WHAT TO WORK ON » Please print the whole of the listing that follows exactly.
*** Opening of MATERIAL FOR THIS EXERCISE ***
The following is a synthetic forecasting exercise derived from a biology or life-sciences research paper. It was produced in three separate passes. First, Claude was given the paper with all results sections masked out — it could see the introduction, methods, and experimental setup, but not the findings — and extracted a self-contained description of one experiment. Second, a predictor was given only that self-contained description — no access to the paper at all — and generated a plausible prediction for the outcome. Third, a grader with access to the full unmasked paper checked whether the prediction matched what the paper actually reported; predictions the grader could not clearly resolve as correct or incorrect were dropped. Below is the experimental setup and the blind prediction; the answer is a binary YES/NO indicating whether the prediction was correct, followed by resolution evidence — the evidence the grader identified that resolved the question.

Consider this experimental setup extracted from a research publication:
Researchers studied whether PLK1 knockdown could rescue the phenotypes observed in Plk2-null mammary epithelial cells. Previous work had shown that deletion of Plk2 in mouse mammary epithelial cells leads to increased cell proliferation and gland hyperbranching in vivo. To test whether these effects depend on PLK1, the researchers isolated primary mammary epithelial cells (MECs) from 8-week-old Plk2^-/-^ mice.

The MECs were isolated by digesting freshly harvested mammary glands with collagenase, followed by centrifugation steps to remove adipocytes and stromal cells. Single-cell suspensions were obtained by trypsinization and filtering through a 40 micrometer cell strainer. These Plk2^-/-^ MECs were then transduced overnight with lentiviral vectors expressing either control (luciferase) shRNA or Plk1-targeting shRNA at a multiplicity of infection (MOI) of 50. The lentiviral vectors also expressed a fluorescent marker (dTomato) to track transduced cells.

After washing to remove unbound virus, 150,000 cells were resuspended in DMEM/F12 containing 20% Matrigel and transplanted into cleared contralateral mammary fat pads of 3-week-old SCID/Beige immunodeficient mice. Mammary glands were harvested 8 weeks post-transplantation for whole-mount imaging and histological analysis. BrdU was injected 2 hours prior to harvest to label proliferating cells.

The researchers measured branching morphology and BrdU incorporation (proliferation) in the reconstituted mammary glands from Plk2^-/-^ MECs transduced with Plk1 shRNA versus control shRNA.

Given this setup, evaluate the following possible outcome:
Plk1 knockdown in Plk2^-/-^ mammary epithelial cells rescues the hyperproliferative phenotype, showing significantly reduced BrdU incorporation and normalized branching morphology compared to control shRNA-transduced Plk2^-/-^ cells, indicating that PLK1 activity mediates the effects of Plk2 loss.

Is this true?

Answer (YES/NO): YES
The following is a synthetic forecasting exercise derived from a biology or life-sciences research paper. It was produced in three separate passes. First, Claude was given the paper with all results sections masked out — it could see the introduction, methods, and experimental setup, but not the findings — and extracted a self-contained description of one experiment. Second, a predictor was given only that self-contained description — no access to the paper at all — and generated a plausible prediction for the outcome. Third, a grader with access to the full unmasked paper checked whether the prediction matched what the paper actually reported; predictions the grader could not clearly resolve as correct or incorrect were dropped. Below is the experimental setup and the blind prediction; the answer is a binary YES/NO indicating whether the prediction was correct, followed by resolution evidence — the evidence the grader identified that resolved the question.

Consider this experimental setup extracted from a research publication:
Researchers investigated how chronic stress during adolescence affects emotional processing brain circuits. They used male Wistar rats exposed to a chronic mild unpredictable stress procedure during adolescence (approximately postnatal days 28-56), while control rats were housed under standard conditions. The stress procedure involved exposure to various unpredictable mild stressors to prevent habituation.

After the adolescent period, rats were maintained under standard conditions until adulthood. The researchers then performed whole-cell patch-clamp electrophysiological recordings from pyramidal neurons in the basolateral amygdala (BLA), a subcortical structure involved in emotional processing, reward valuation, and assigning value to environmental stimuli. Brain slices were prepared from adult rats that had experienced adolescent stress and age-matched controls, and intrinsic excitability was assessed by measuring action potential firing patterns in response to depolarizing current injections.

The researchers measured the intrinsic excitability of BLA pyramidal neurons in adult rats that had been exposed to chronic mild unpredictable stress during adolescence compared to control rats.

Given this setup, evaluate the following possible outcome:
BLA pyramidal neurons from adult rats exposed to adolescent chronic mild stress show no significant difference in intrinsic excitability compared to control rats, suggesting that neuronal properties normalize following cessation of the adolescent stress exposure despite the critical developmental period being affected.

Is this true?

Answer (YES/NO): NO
*** Close of MATERIAL FOR THIS EXERCISE ***
SOLUTION »
The following is a synthetic forecasting exercise derived from a biology or life-sciences research paper. It was produced in three separate passes. First, Claude was given the paper with all results sections masked out — it could see the introduction, methods, and experimental setup, but not the findings — and extracted a self-contained description of one experiment. Second, a predictor was given only that self-contained description — no access to the paper at all — and generated a plausible prediction for the outcome. Third, a grader with access to the full unmasked paper checked whether the prediction matched what the paper actually reported; predictions the grader could not clearly resolve as correct or incorrect were dropped. Below is the experimental setup and the blind prediction; the answer is a binary YES/NO indicating whether the prediction was correct, followed by resolution evidence — the evidence the grader identified that resolved the question.

Consider this experimental setup extracted from a research publication:
Researchers studied whether PLK1 knockdown could rescue the phenotypes observed in Plk2-null mammary epithelial cells. Previous work had shown that deletion of Plk2 in mouse mammary epithelial cells leads to increased cell proliferation and gland hyperbranching in vivo. To test whether these effects depend on PLK1, the researchers isolated primary mammary epithelial cells (MECs) from 8-week-old Plk2^-/-^ mice.

The MECs were isolated by digesting freshly harvested mammary glands with collagenase, followed by centrifugation steps to remove adipocytes and stromal cells. Single-cell suspensions were obtained by trypsinization and filtering through a 40 micrometer cell strainer. These Plk2^-/-^ MECs were then transduced overnight with lentiviral vectors expressing either control (luciferase) shRNA or Plk1-targeting shRNA at a multiplicity of infection (MOI) of 50. The lentiviral vectors also expressed a fluorescent marker (dTomato) to track transduced cells.

After washing to remove unbound virus, 150,000 cells were resuspended in DMEM/F12 containing 20% Matrigel and transplanted into cleared contralateral mammary fat pads of 3-week-old SCID/Beige immunodeficient mice. Mammary glands were harvested 8 weeks post-transplantation for whole-mount imaging and histological analysis. BrdU was injected 2 hours prior to harvest to label proliferating cells.

The researchers measured branching morphology and BrdU incorporation (proliferation) in the reconstituted mammary glands from Plk2^-/-^ MECs transduced with Plk1 shRNA versus control shRNA.

Given this setup, evaluate the following possible outcome:
Plk1 knockdown in Plk2^-/-^ mammary epithelial cells rescues the hyperproliferative phenotype, showing significantly reduced BrdU incorporation and normalized branching morphology compared to control shRNA-transduced Plk2^-/-^ cells, indicating that PLK1 activity mediates the effects of Plk2 loss.

Is this true?

Answer (YES/NO): YES
The following is a synthetic forecasting exercise derived from a biology or life-sciences research paper. It was produced in three separate passes. First, Claude was given the paper with all results sections masked out — it could see the introduction, methods, and experimental setup, but not the findings — and extracted a self-contained description of one experiment. Second, a predictor was given only that self-contained description — no access to the paper at all — and generated a plausible prediction for the outcome. Third, a grader with access to the full unmasked paper checked whether the prediction matched what the paper actually reported; predictions the grader could not clearly resolve as correct or incorrect were dropped. Below is the experimental setup and the blind prediction; the answer is a binary YES/NO indicating whether the prediction was correct, followed by resolution evidence — the evidence the grader identified that resolved the question.

Consider this experimental setup extracted from a research publication:
Researchers investigated how chronic stress during adolescence affects emotional processing brain circuits. They used male Wistar rats exposed to a chronic mild unpredictable stress procedure during adolescence (approximately postnatal days 28-56), while control rats were housed under standard conditions. The stress procedure involved exposure to various unpredictable mild stressors to prevent habituation.

After the adolescent period, rats were maintained under standard conditions until adulthood. The researchers then performed whole-cell patch-clamp electrophysiological recordings from pyramidal neurons in the basolateral amygdala (BLA), a subcortical structure involved in emotional processing, reward valuation, and assigning value to environmental stimuli. Brain slices were prepared from adult rats that had experienced adolescent stress and age-matched controls, and intrinsic excitability was assessed by measuring action potential firing patterns in response to depolarizing current injections.

The researchers measured the intrinsic excitability of BLA pyramidal neurons in adult rats that had been exposed to chronic mild unpredictable stress during adolescence compared to control rats.

Given this setup, evaluate the following possible outcome:
BLA pyramidal neurons from adult rats exposed to adolescent chronic mild stress show no significant difference in intrinsic excitability compared to control rats, suggesting that neuronal properties normalize following cessation of the adolescent stress exposure despite the critical developmental period being affected.

Is this true?

Answer (YES/NO): NO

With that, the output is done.